Provence experienced a demographic and economical crisis at the end of the 13th century, aggravated by the epidemics of black plague that scoured Provence in the next centuries. In spite of being only the seat of a viguerie (administrative division), Forcalquier remained a significant place of trade, especially of cloth. The books of accounts of a local merchant, dated from the 14th century, are the oldest kept in France.
In 1481, Forcalquier revolted against the incorporation of Provence to France. Louis XI sent troops to bomb the town from a hill known since then as La Bombardière. Forcalquier revolted again in 1851 against Prince Louis-Napoléon's coup against the Second Republic; for ten days, several hundreds of Republicans challenged the new power and were eventually strongly repressed.
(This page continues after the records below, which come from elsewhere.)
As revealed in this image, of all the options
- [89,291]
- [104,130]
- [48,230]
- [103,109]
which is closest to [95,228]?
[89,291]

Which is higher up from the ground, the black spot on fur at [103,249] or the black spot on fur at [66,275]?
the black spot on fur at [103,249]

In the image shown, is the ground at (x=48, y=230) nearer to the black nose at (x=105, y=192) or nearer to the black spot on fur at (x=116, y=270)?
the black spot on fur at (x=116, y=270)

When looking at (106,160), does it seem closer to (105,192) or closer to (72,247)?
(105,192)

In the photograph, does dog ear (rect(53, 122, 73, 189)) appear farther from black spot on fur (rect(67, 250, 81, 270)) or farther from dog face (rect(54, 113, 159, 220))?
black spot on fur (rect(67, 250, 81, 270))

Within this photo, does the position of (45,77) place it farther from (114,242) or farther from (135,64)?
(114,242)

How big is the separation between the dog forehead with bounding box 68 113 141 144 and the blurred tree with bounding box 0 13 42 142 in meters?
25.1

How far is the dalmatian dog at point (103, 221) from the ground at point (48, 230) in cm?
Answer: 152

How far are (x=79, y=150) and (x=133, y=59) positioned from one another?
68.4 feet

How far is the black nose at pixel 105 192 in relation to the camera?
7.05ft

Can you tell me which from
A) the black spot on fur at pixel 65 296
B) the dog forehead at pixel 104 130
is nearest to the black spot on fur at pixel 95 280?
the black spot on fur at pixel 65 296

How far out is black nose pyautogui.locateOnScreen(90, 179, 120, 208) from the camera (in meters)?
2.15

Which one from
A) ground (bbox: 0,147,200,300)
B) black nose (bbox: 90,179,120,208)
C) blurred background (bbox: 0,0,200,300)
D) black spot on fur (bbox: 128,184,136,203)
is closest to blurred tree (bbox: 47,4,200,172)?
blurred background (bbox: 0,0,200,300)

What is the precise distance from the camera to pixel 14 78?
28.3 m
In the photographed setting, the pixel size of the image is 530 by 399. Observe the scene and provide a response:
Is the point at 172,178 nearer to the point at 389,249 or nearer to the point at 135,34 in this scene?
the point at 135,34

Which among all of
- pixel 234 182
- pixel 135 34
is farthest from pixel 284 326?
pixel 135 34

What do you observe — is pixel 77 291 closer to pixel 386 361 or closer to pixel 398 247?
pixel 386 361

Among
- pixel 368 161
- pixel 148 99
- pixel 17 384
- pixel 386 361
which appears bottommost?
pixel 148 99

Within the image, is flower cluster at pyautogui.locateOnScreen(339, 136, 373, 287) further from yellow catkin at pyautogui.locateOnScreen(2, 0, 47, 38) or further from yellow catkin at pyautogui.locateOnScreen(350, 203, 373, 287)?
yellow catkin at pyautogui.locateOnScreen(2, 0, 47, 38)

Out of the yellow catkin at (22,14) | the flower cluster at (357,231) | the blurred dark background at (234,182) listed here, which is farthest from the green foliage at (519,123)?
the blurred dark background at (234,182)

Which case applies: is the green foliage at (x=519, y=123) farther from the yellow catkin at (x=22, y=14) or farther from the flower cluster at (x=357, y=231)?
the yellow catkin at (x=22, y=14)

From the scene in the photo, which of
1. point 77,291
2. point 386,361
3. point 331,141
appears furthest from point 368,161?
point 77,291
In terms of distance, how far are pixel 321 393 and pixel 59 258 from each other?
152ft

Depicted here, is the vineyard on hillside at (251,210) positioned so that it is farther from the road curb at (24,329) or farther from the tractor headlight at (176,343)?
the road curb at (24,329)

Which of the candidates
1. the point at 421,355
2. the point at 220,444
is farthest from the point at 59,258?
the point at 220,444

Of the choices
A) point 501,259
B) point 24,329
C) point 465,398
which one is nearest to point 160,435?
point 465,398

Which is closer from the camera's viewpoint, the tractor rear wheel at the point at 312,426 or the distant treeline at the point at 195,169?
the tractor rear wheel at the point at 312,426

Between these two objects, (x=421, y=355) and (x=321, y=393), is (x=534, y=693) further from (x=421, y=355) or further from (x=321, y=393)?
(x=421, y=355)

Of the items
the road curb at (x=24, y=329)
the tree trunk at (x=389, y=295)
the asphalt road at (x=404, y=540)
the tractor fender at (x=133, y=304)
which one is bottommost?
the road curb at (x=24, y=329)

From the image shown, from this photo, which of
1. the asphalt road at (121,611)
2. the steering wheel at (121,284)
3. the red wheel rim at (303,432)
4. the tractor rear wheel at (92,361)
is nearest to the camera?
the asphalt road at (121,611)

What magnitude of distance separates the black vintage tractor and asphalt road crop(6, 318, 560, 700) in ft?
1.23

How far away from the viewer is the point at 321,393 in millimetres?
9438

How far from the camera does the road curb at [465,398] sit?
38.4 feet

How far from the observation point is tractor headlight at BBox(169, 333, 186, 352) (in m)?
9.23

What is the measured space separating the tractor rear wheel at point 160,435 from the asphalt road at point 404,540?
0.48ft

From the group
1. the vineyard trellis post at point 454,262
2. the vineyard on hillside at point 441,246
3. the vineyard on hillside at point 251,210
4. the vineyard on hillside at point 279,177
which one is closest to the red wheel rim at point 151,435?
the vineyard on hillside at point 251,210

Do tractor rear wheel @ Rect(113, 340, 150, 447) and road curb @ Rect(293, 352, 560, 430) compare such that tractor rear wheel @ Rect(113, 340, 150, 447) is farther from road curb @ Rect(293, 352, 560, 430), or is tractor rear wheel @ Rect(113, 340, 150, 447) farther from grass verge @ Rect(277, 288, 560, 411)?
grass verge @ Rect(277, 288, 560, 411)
Some 700 prisoners were deported to Algeria in 1852-1853, including the lawyer Marius Debout (1822-1884), already deported under Louis-Philippe, subsequently Mayor of Forcalquier in 1871-1878. Forcalquier was a stronghold of the anti- German Resistance during the Second World War.

Source: Municipal website

Ivan Sache, 15 November 2011

Flag of Forcalquier

The flag of Forcalquier is red with three vertical yellow stripes.
The flag is a banner of the municipal arms, "Gules three pallets or". According to Louis de Bresc (Armorial des communes de Provence [bjs94]), these arms were probably granted the town in 1217, together with a chart, by Count Ramon Berenguer V. Like the arms granted to Aix and other towns in Provence, the arms of Forcalquier are derived form the arms of the Counts of Barcelone. Since Forcalquier was only the second town in Provence, its arms were distinguished from those of Aix, the capital, by removing a pallet. However, Forcalquier never accepted the brisure; the arms in use had four pallets, even if arms with three pallets were registered with the Armorial Général (II, 29; image, I, 343; registration fee, 50 pounds).